As it turns out, Charlie Brown is a poor reference for real life. It is possible for a pumpkin patch of questionable sincerity to be a vast, mown lawn arrayed with entertainments for children, around which diesel tractors pull hayrides that would seem vestigial if the pumpkins were not placed, for no discernible reason, at a great distance from the gate. Placed, here, is the operative word, because the pumpkins one picks at the pumpkin patch are unloaded from huge cardboard crates and lined up according to size in neat rows at the far end of a grassy field.
At the near end of the field is a wagon rental concern, at which you pay five dollars and leave your driver’s license in order to borrow a little red wagon to fill with children and pumpkins. You are then urged, after forking over the five bucks, to place your wagon on the hayride with your children and let the diesel do the work of carrying you to hundreds of arbitrarily-distant pumpkins. You begin to question your decision.
Conveniently, alongside the pumpkins at the other end of the field, where you have been towed and abandoned by a tractor, is an extremely distracting petting zoo. Entry costs another five dollars per person, and cups of food are one dollar. You will eventually purchase the entrance and the food, but you are first derailed, dear reader, by the secret premier attraction of this petting zoo—an actual pony ride.
Inside a fenced enclosure of this pony ride are two beleaguered ponies and three enthusiastic teenagers. The first of the three teenagers welcomes your excited daughter—who has all sorts of ideas about ponies that she has learned from movies—and then immediately turns to you and quietly demands eight dollars. You pay the pony tax and surrender the safety of your child to the second and third teenagers, as you are ushered out of the pony departure zone and twenty feet back into the pony arrival zone.
You watch, with actual sentimental glee, your serious little daughter being escorted on her pony around this enclosure, which measures roughly forty feet by eighty. The pony marches slowly, but the ring is small, and it becomes apparent two minutes later that the pony and its teenagers intend to make but a single circuit on this tour. He has marched two hundred and twenty feet, which would have been two hundred and forty, had you not been moved twenty feet back to the pony arrival zone.
You cannot take pictures except at the pony arrival zone, where your daughter’s two teenaged escorts dip down hilariously and ineffectually to allow you to capture the heroic image of a four-year-old on the back of a little horse with whom she is only passingly familiar. The horse’s name, you learn, is Bentley. Your child receives a pony sticker, which she proudly affixes to the frilly skirt of her Elsa costume. As she walks with you away from the pony enclosure, she asks you why the pony didn’t gallop as she had expected it to, and you have to explain how horse riding works.
After the pony and the goats in pajamas and the cups of food and the sun inching higher in the sky, your child and her oldest friend will wander the ranks of pre-cut pumpkins in the grass and select two nondescript pumpkins. They will place them into the wagon and smoosh themselves into the remaining space. The children weigh, by your estimation, a combined ninety pounds. The pumpkins, you will later learn, when you are shuffled into the cashier’s gauntlet, weigh thirty pounds. You drag these one hundred and twenty pounds of cuteness across a lush field in a little red wagon, skeptical of the carbon footprint of the hayride and desperate for a sense of having somehow worked for this.
The walk to the cashier across the vast entertainment meadow is three hundred feet—eighty feet longer than the ride your child took on a pony named Bentley. This ride, however, is free of charge, and the conversation is better. The children are pleased, the wagon is returned, the field is two pumpkins lighter, and the ponies continue to march in slow ellipses, presumably day and night, for all eternity, until the glaciers come again.
Today’s Parade was dictated to Laurea by Kina. It is a night sky filled with stars, in which a pumpkin is dreaming of a witch. I don’t know why it’s balanced so far to the right of the page, but I’m not the art director here.

--- SUPPLIED INFORMATION ---

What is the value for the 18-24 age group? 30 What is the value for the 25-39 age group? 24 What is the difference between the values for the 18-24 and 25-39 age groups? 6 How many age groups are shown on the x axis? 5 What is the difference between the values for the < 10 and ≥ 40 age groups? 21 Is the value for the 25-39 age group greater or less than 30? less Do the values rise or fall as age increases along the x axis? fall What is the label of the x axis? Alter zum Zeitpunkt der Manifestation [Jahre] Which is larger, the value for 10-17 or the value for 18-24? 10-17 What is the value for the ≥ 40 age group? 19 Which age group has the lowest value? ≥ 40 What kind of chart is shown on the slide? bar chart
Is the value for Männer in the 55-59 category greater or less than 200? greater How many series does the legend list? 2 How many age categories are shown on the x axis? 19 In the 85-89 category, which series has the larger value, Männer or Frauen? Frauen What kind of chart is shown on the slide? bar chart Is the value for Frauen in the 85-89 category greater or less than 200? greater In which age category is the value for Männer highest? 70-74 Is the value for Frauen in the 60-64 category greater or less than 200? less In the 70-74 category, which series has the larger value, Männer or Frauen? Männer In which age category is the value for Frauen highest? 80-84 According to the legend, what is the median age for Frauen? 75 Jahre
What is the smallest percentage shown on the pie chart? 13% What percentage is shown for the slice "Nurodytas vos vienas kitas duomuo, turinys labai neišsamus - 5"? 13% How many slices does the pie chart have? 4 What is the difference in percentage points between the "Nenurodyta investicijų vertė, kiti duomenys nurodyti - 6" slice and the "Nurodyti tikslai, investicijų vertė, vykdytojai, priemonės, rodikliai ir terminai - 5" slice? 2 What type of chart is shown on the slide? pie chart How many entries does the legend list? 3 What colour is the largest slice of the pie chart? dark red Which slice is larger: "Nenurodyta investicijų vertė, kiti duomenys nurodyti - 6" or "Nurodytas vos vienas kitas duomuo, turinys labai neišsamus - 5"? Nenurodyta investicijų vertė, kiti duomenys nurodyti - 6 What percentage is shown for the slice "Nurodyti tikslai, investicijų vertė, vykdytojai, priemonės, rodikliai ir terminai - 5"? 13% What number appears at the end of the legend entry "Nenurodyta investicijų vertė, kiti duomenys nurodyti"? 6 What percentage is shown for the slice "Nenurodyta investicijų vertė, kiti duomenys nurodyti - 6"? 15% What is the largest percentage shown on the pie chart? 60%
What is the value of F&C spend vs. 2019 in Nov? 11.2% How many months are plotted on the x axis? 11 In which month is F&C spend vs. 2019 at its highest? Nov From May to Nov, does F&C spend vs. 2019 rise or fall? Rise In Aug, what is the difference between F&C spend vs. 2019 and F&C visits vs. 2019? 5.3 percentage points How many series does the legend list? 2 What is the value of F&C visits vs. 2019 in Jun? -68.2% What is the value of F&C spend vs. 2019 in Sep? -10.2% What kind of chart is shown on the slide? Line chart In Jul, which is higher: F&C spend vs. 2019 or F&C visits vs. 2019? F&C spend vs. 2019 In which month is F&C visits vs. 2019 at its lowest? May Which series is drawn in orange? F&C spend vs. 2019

--- WORK ORDER ---
From the pumpkin patch essay, copy the passage between "After the pony" and "worked for this.", inclusive, word for word.

--- SOLUTION TO THE PROBLEM ---
After the pony and the goats in pajamas and the cups of food and the sun inching higher in the sky, your child and her oldest friend will wander the ranks of pre-cut pumpkins in the grass and select two nondescript pumpkins. They will place them into the wagon and smoosh themselves into the remaining space. The children weigh, by your estimation, a combined ninety pounds. The pumpkins, you will later learn, when you are shuffled into the cashier’s gauntlet, weigh thirty pounds. You drag these one hundred and twenty pounds of cuteness across a lush field in a little red wagon, skeptical of the carbon footprint of the hayride and desperate for a sense of having somehow worked for this.